As I think it is pretty easy to follow and addresses exactly what we're discussing. In my opinion, too much absorption in a room is a band-aid solution to a greater issue inherent in most speakers. To me, a great setup doesn't need to turn acoustic energy into heat.. it utilizes all the acoustic energy with control.

Getting speakers that don't need treatments is a more complex issue, though. I'll name some that IMO are designed for real life rooms:

Infinity Primus P363
Revel Salon 2
JBL LSR 6332
Geddes Abbey
Audiokinesis Rhythm Prism
Linkwitz Orion

To name a few, of course by no means all. The thing in common is an effort to control directivity, in doing so taking advantage of reflections in a manner where sound reproduction is more natural.


----------



## jdh770 (Dec 20, 2009)

The theater area is a section of a larger, oddly shaped area - like overlapped boxes - that measures 43' x 28' (longest dimensions). With the fireplace (8' x4' stacked stone) in the middle towards one end, I'll presume that would impact the results... As soon as I can figure out how, I'll post some photos.


----------



## jdh770 (Dec 20, 2009)

Here are the photos:
Album -- http://www.hometheatershack.com/gallery/albums.php?do=view&aid=1929

The two folding chairs are facing the projection screen wall. Behind this wall is a closet where I want to rack all the equipment.
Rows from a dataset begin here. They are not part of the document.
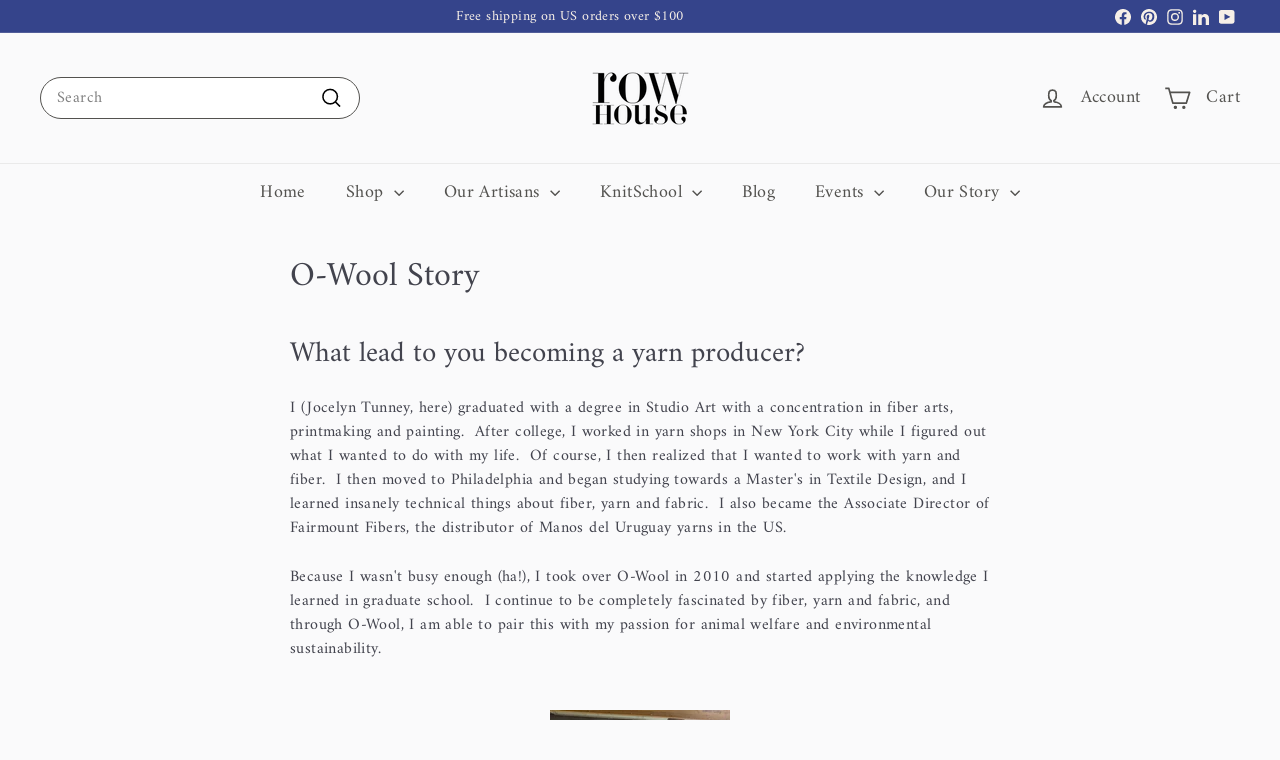

--- FILE ---
content_type: text/javascript
request_url: https://rowhouseyarn.com/cdn/shop/t/171/assets/section-countdown.js?v=109956453145979029921763415074
body_size: -208
content:
class CountdownTimer extends HTMLElement{constructor(){super(),this.el=this,this.display=this.querySelector("[data-time-display]"),this.block=this.closest(".countdown__block--timer"),this.year=this.el.dataset.year,this.month=this.el.dataset.month,this.day=this.el.dataset.day,this.hour=this.el.dataset.hour,this.minute=this.el.dataset.minute,this.daysPlaceholder=this.querySelector("[date-days-placeholder]"),this.hoursPlaceholder=this.querySelector("[date-hours-placeholder]"),this.minutesPlaceholder=this.querySelector("[date-minutes-placeholder]"),this.secondsPlaceholder=this.querySelector("[date-seconds-placeholder]"),this.messagePlaceholder=this.querySelector("[data-message-placeholder]"),this.hideTimerOnComplete=this.el.dataset.hideTimer,this.completeMessage=this.el.dataset.completeMessage,this.timerComplete=!1,this.init()}init(){setInterval(()=>{this.timerComplete||this._calculate()},1e3)}_calculate(){const timeDifference=+new Date(`${this.month}/${this.day}/${this.year} ${this.hour}:${this.minute}:00`).getTime()-+new Date().getTime();if(timeDifference>0){const intervals={days:Math.floor(timeDifference/864e5),hours:Math.floor(timeDifference/36e5%24),minutes:Math.floor(timeDifference/1e3/60%60),seconds:Math.floor(timeDifference/1e3%60)};this.daysPlaceholder.innerHTML=intervals.days,this.hoursPlaceholder.innerHTML=intervals.hours,this.minutesPlaceholder.innerHTML=intervals.minutes,this.secondsPlaceholder.innerHTML=intervals.seconds,setTimeout(()=>{this.display.classList.add("countdown__display--loaded")},1)}else this.completeMessage&&this.messagePlaceholder&&this.messagePlaceholder.classList.add("countdown__timer-message--visible"),this.hideTimerOnComplete==="true"&&(this.display.classList.remove("countdown__display--visible"),this.display.classList.add("countdown__display--hidden")),!this.completeMessage&&this.hideTimerOnComplete==="true"&&this.block.classList.add("countdown__block--hidden"),this.timerComplete=!0}}customElements.define("countdown-timer",CountdownTimer);
//# sourceMappingURL=/cdn/shop/t/171/assets/section-countdown.js.map?v=109956453145979029921763415074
I'm thinking a 5.1 sound system.

To make sure I'm tracking with everybody -- I'm thinking that room resonance *will* be an issue in this space, more than average, but there are solutions (either dampening treatments and/or speaker types & perhaps some DSP options as well).

Back to my original quandry... It's nigh impossible to test-drive different components to see how they will sound in my specific space, so is it a more a case of: 

a) "It really does not matter what components you buy as you will have resonance issues either way. So just buy the best gear you can afford and deal with the issues as you go."
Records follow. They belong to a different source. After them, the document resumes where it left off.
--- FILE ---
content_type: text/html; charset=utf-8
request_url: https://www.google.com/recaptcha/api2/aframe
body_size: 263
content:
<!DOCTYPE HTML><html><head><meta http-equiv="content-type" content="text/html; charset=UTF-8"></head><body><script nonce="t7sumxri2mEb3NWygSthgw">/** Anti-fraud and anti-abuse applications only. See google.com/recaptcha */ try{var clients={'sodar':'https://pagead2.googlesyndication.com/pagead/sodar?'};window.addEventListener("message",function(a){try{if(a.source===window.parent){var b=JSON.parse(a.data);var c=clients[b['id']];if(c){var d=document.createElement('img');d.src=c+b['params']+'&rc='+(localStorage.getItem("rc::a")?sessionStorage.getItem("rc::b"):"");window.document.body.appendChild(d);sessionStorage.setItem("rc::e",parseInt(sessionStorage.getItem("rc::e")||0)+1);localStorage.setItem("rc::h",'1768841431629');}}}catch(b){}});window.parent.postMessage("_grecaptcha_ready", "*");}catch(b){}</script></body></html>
b) For really reactive spaces, System-X provides the most (wiggle-room; adjustability; configurable options; etc) to deal with it - though you be prepared to use apply some acoustic treatments as well.

I'm a noob trying to learn -- and it's turning out to be quite an education so far!

Thanks
JD


----------



## eugovector (Sep 4, 2006)

Pictures aren't working. 

I lean towards option "A" with the caveat of "don't forget to budget for acoustic treatments". If you're the DIY type, $300 will get you a couple bass traps and some wall absorption.


----------



## jdh770 (Dec 20, 2009)

I can see them, but I also added them... Could be permissions, but the album is "public". I don't see any other controls on the actual photos. I'll try photo bucket or something.


----------



## jdh770 (Dec 20, 2009)

Same photos are here: http://s1114.photobucket.com/albums/k524/jdh770/


----------



## eugovector (Sep 4, 2006)

Yes, that's better. Nice basement you have there, I'm jealous.

However, lots of hard/flat surfaces means not so good for Home Theater. Plan on getting a thick rug between the seating position and the screen. Conventional wisdom also has you treating the front screen wall, but with a projection screen, unless you are going acoustically transparent, there won't be much wall left to treat.

Speaking of which, where will you be placing your speakers? Looks like you have a bathroom and entry-way to contend with.

With the bar behind you, you'll have enough irregular surfaces to diffuse sound, so I'd start with just the rug. After you get setup, you may want to treat the sides/ceiling, but see what it sounds like first.

Is that fireplace wood-burning? Used often?


----------



## jdh770 (Dec 20, 2009)

I'm pretty flexible on where the speakers will go. I'd really want to wall-mount the front L/R and Center on the Projection screen wall. The rear/surrounds will either be hanging from ceiling mounts -or- on wall/ceiling mounts from that hardwood beam that runs across the back of the space just before the bar. However, once I pick speakers, they will probably help me decide where/how to mount them.

We definitely *do* plan on getting a rug, if only because that slate can get chilly in the winter. Also, we hope the furniture (we're still debating what kind) will help dampen the room. I would like a couple of rows of over-stuffed theater seating; wife wants couches and ottomans. There will definitely be a nice thick set of red theater-style drapes in the doorways either side of the screen wall, as well as covering the windows. It's actually acceptably dim in that area, even during the day, but the wife doesn't like the idea of windows she can't cover (peeping-tom paranoia). 

The fireplace is a regular wood-burner, but has a gas-log set in it for now and we only use it for ambiance as the gas doesn't really put out much heat.

It is a nice space - thanks! I wish I could say I built that basement, but I didn't. The original owner had a lumber business, hence all the wood.


----------



## eugovector (Sep 4, 2006)

Sounds like a great plan and the curtains will help a little bit with front reflections. On seating, a porous fabric, no leather/vinyl, is best. 

Start with your current plan, watch, listen, enjoy, and then evaluate.


----------